I heard it before I saw it: Emma's antique jewellery, rattling and skidding down the table at me, every piece I had bought for her since my first timid offering of a pair of Victorian jet earrings, graduating by way of the three-string pearl collar to the intaglio necklace, the emerald ring, the garnet pendant, and the gold-backed cameo that could have been of Emma herself—all slewed down the table at me like so much dross by the inexpert hand of Detective Inspector Bryant.
I was standing. The jewels lay along the table like a trail, and the trail ended with me. I must have got up quickly, because Luck was standing also, blocking my path to the door. I picked up the intaglio necklace and ran it fearfully through my fingers as if to confirm it was unharmed, though in my mind it was Emma I was touching. I turned her cameo over, then her brooch, her pendant, finally the ring. A babble of Office buzzwords went through my head: linkage ... spillage
interconsciousness. Keep her separate from Larry, I was telling myself. Whatever they do or threaten: Emma stays separate from Larry.
I sat down.
"Recognise any of these items at all by any chance, do we, Mr.-Cranmer-sir?" Bryant was asking benignly, like a conjuror who had performed a clever trick.
"Of course I do. I bought them."
"Who from, sir?"
"Appleby of Wells. How did you come by them?"
"On what precise date did you purchase them, if you don't mind, from Messrs. Appleby of Wells? We do know you're a trifle weak on dates overall, but—"

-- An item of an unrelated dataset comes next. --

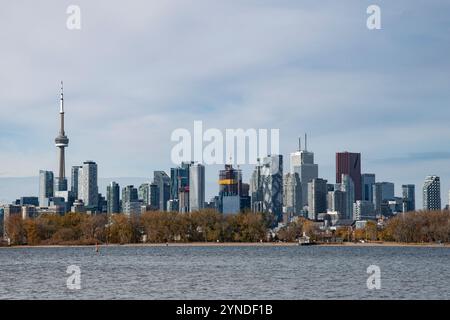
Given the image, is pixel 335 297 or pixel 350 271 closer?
pixel 335 297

He got no further. I had driven my fist onto the table so hard that the jewellery danced and the tape recorder rose in the air and turned belly-up as it landed.
"Those jewels are Emma's. Tell me where you got them from. Stop taunting me!"
It is a rare thing when emotion and operational necessity coincide, but they had done so now. Bryant had shed his smile and was studying me with calculation. Perhaps he thought I was about to offer him my confession in exchange for her. Luck sat upright, craning his long head at me.
"Emma?" Bryant repeated thoughtfully. "I don't think we know an Emma, do we, Oliver? Who would Emma be, sir? Perhaps you could enlighten us."
"You know very well who she is. The whole village knows. Emma Manzini is my companion. She's a musician. The jewels are hers. I bought them for her and gave them to her."
"When?"
"What does it matter when? Over the last year. On special occasions."
"Foreign, is she?"
"She had an Italian father, who is dead. She is British by birth and was brought up in England. Where did you find them?" I resorted to a wistful fiction. "I'm her common-law husband, Inspector! Tell me what's going on."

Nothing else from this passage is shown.